Work to complete »
1: In the forum thread about uname output, what does uname -m return on the Sun Microsystems server?
2: Extract the passage of the forum thread about uname output that starts at the words "i386 denotes an" and stops after "notice the difference.".

Text shown »

════════════════════

# hardware name/platform/CPU type?



## Guest (Aug 18, 2003)

In command "uname -a", what is the difference between :-
Hardware name(-m)/Processor type(-p)/Hardware platform(-i)
my system has RH 9.0 CPU Intel 1.6GHz.
$uname -a
command returns
-m : i686 hardware name
-p : i686 Processor type
-i : i386 hardware platform

i also need mplayer for RH9.0 in the site freshrpm it shows i386 with in the rpm package name what it denotes. is that one is compatible with my system? if its not then what should i do for it?


----------



## gotissues68 (Sep 7, 2002)

i686 means most recent athlon xp, and p4 systems. 

i386 denotes an intel 386 processor
i486 intel 486
i586 pentium pro and so forth

You can run a i386 package on an i686 machine, the only thing is that its not fully optimized to run on the processor you have, but most of the time you won't ever notice the difference.


----------



## Guest (Aug 21, 2003)

thanks gotissues68. but can u tell me what's the difference between Hardware name & Pocessor Type. what's Hardware name name refers?


----------



## gotissues68 (Sep 7, 2002)

I checked the manpage for uname and -i doesn't seem to be an option, it might be redhat specific.

-m = machine type which is the actual hardware platform such as x86, sparc, vendor and the like.. Here is the output from uname -m on my box which is an AMD duron

-([email protected]:<pts/1>)-(06:00:51)-
-(../local/icecast)$-> uname -m
i686

And here is the output from the same command running on a Sun Microsystems server that we have at work.

-([email protected]:<pts/59>)-(06:00)-
-(~/)$-> uname -m
sun4u

processor type--- uname -p 

-([email protected]:<pts/59>)-(06:04)-
-(~/)$-> uname -p
sparc

-([email protected]:<pts/1>)-(06:00:54)-
-(../local/icecast)$-> uname -p
unknown


I hope that makes sense..


----------



## Guest (Aug 21, 2003)

thanks gotissues68 i got it. bye.


----------

════════════════════

Data listing »
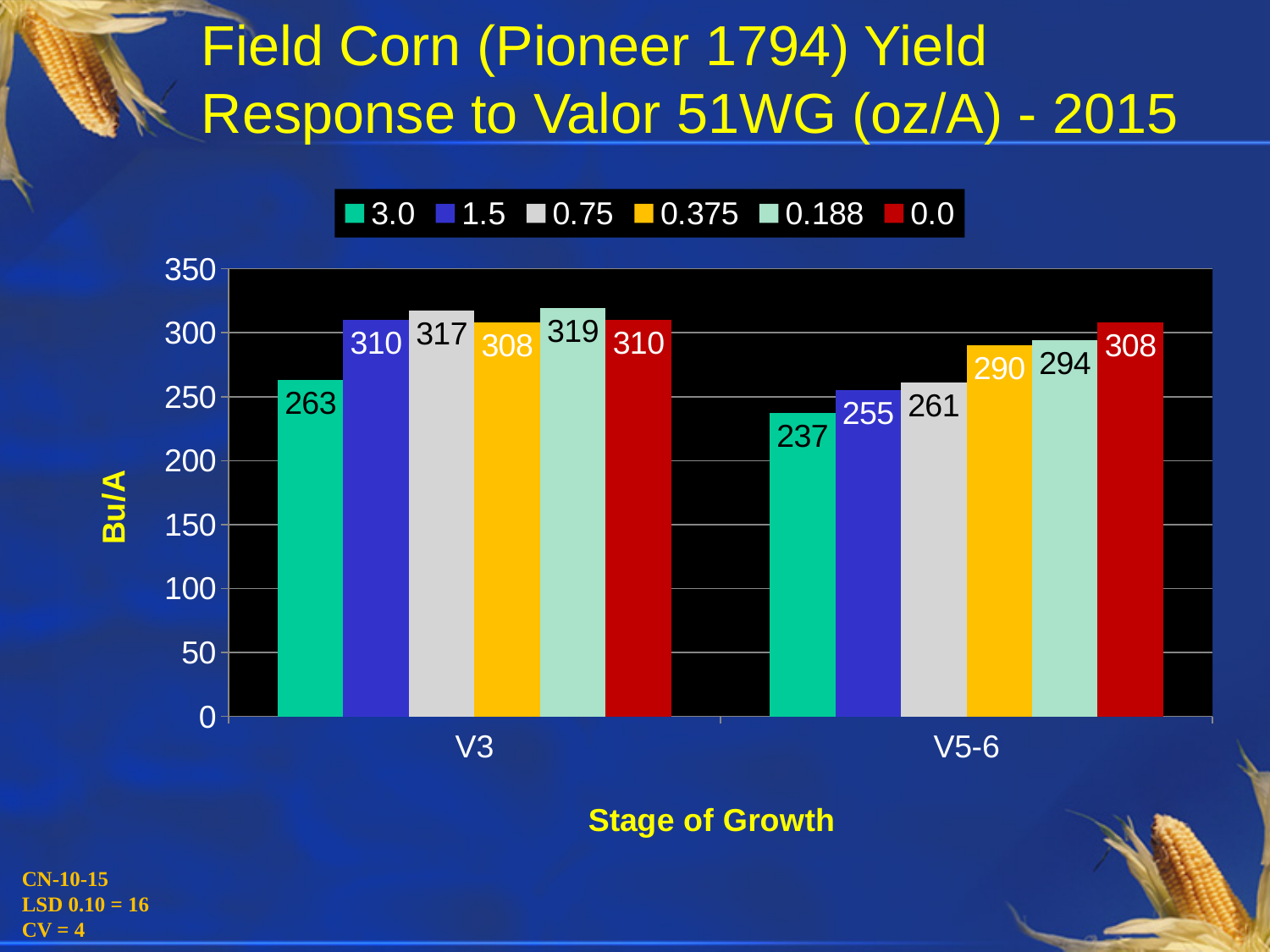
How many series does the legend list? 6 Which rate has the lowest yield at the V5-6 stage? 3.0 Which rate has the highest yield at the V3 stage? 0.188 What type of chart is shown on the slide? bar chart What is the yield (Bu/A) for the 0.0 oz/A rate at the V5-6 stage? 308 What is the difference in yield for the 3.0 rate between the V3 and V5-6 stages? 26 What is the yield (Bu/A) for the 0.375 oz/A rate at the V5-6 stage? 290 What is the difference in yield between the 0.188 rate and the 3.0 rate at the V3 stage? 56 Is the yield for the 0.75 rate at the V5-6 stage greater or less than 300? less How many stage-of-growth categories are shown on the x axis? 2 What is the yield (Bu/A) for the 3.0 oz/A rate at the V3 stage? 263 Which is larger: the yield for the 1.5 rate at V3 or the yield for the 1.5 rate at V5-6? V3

════════════════════

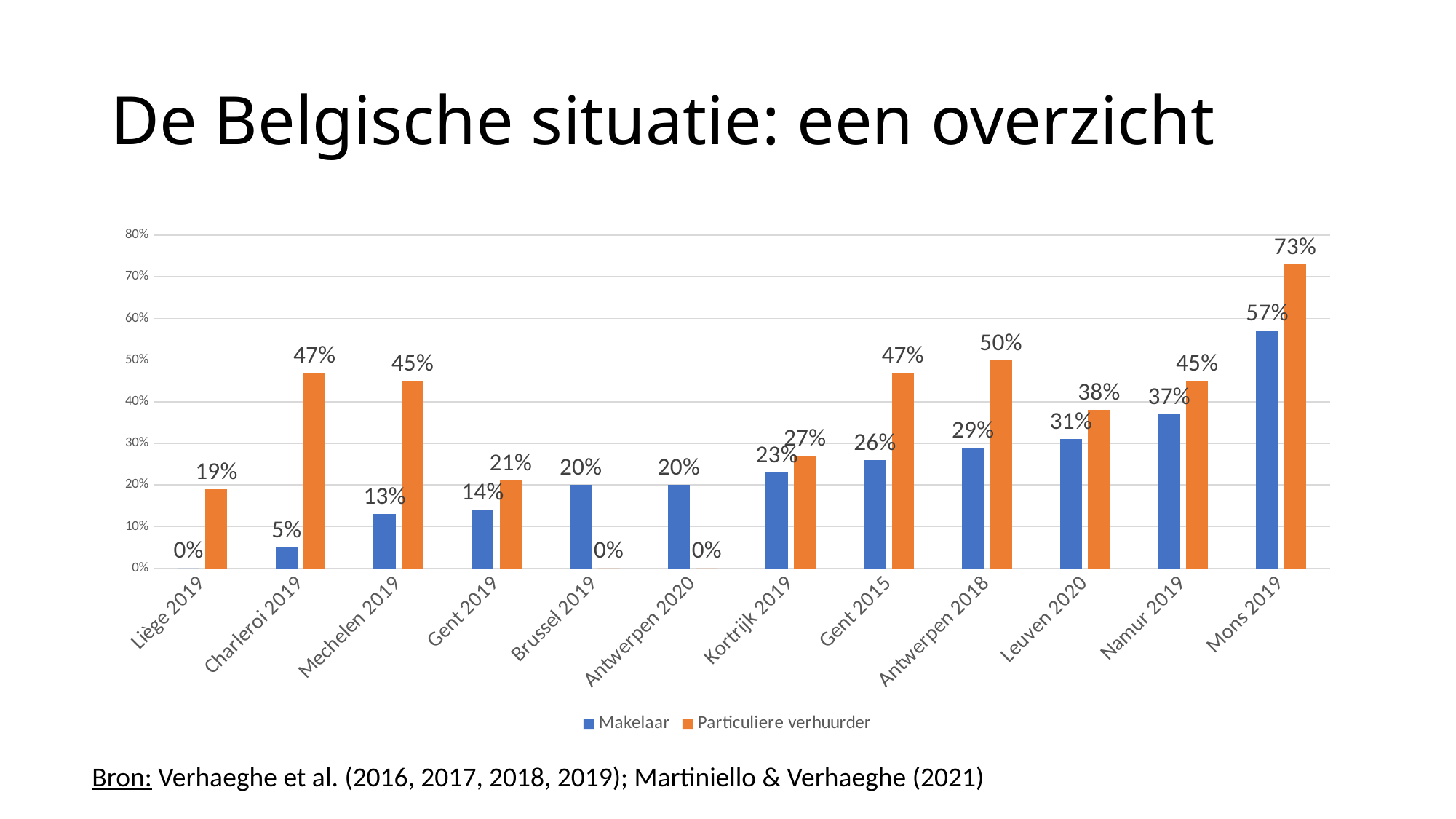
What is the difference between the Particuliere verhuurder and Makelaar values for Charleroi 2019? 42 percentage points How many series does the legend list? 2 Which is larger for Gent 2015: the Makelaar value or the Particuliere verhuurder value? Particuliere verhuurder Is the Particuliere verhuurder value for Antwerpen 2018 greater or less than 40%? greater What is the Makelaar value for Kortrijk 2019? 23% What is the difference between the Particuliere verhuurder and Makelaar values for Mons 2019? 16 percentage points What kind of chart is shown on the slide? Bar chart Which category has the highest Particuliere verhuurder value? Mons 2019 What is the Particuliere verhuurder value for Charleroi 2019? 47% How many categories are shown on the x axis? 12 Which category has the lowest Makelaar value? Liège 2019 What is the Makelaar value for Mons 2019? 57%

════════════════════

Exercise results »
1: sun4u

2:
i386 denotes an intel 386 processor
i486 intel 486
i586 pentium pro and so forth

You can run a i386 package on an i686 machine, the only thing is that its not fully optimized to run on the processor you have, but most of the time you won't ever notice the difference.